Challenge:
Reproduce every entry exactly and leave its pictures out.

▽

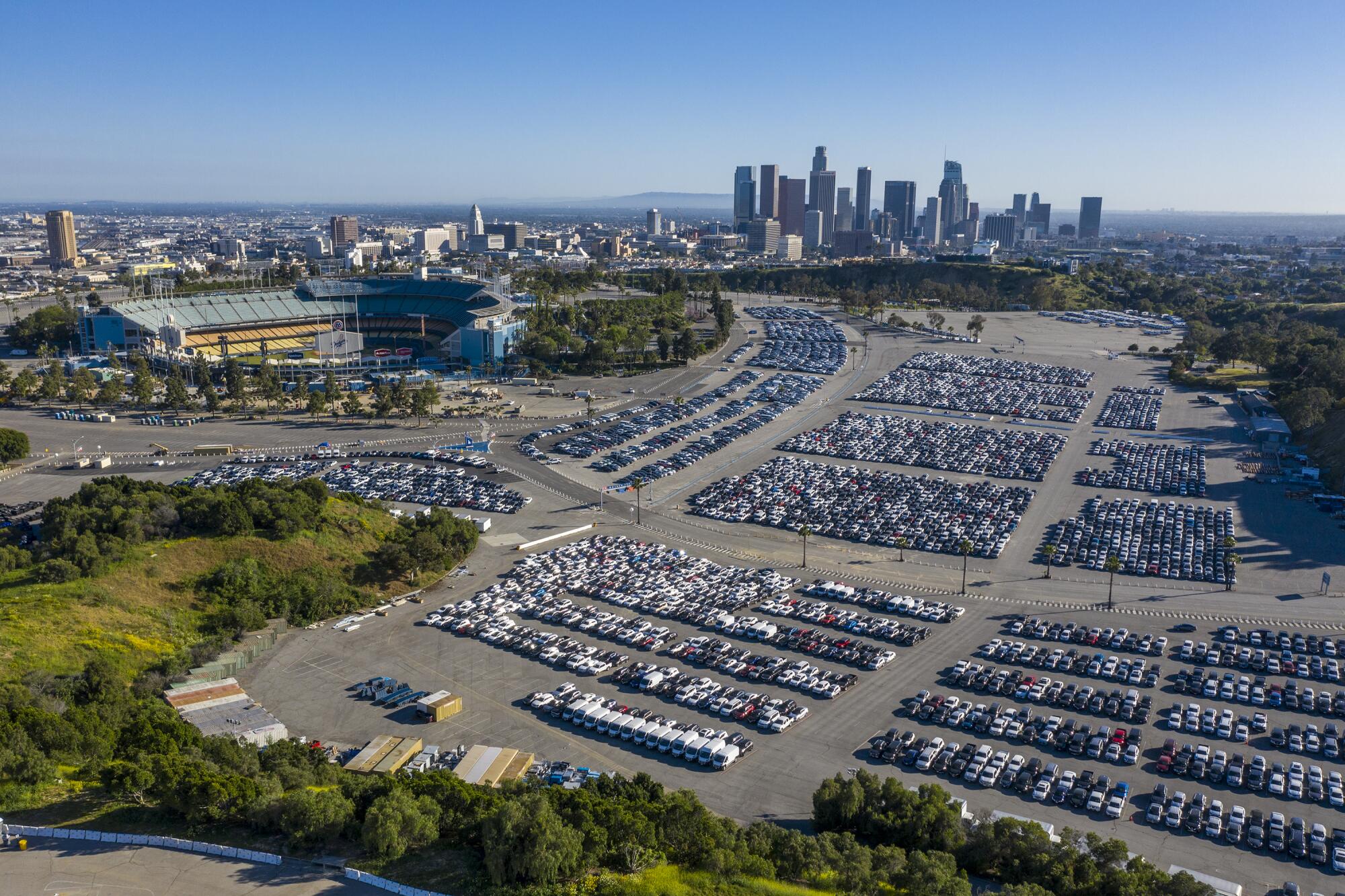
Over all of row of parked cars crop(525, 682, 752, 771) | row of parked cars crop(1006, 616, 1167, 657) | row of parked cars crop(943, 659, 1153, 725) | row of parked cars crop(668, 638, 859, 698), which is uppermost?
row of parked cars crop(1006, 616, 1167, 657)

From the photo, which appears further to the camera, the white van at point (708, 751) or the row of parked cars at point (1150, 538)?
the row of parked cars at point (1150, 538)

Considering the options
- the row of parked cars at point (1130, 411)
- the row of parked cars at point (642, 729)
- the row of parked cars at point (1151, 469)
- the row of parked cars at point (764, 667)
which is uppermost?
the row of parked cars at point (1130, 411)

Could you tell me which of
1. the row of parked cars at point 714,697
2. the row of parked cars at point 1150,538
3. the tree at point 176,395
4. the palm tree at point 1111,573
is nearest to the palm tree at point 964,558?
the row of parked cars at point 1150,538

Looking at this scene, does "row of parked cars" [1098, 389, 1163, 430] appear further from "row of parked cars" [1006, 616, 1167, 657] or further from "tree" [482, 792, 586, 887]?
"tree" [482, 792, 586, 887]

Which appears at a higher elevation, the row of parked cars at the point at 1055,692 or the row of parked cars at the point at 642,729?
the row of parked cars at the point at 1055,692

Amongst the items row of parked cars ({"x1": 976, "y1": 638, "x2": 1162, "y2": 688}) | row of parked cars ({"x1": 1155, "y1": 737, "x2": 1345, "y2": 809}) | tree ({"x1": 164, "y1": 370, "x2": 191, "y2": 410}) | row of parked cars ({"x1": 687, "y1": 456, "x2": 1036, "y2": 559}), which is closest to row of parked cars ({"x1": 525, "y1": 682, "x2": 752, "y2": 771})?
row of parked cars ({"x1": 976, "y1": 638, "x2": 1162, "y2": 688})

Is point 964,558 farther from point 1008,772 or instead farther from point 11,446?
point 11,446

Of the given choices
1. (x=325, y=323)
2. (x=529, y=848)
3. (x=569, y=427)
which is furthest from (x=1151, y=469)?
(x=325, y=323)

△

Written solution:
Over all of row of parked cars crop(525, 682, 752, 771) | row of parked cars crop(1006, 616, 1167, 657) | row of parked cars crop(943, 659, 1153, 725) | row of parked cars crop(668, 638, 859, 698), which is uppermost?
row of parked cars crop(1006, 616, 1167, 657)

From the photo, which appears further to the camera, the white van at point (708, 751) or the row of parked cars at point (1150, 538)?
the row of parked cars at point (1150, 538)

Considering the options
- the row of parked cars at point (1130, 411)
- the row of parked cars at point (642, 729)
- the row of parked cars at point (1151, 469)
- the row of parked cars at point (764, 667)
which is uppermost?
the row of parked cars at point (1130, 411)

Could you tell me which of
1. the row of parked cars at point 714,697
2. the row of parked cars at point 1150,538
3. the tree at point 176,395
4. the palm tree at point 1111,573
is nearest to the palm tree at point 964,558?
the row of parked cars at point 1150,538

Looking at this scene, does "row of parked cars" [1098, 389, 1163, 430] appear further from "row of parked cars" [1006, 616, 1167, 657] or further from "tree" [482, 792, 586, 887]?
"tree" [482, 792, 586, 887]

Which appears at a higher elevation, the row of parked cars at the point at 1055,692 or the row of parked cars at the point at 642,729?
the row of parked cars at the point at 1055,692

Amongst the items row of parked cars ({"x1": 976, "y1": 638, "x2": 1162, "y2": 688}) | row of parked cars ({"x1": 1155, "y1": 737, "x2": 1345, "y2": 809}) | tree ({"x1": 164, "y1": 370, "x2": 191, "y2": 410}) | row of parked cars ({"x1": 687, "y1": 456, "x2": 1036, "y2": 559}), which is closest to row of parked cars ({"x1": 525, "y1": 682, "x2": 752, "y2": 771})?
row of parked cars ({"x1": 976, "y1": 638, "x2": 1162, "y2": 688})

Is point 964,558 farther from point 1008,772 or instead farther from point 11,446?
point 11,446

Of the given choices
1. (x=325, y=323)
2. (x=529, y=848)
3. (x=569, y=427)
which is furthest from (x=1151, y=469)?
(x=325, y=323)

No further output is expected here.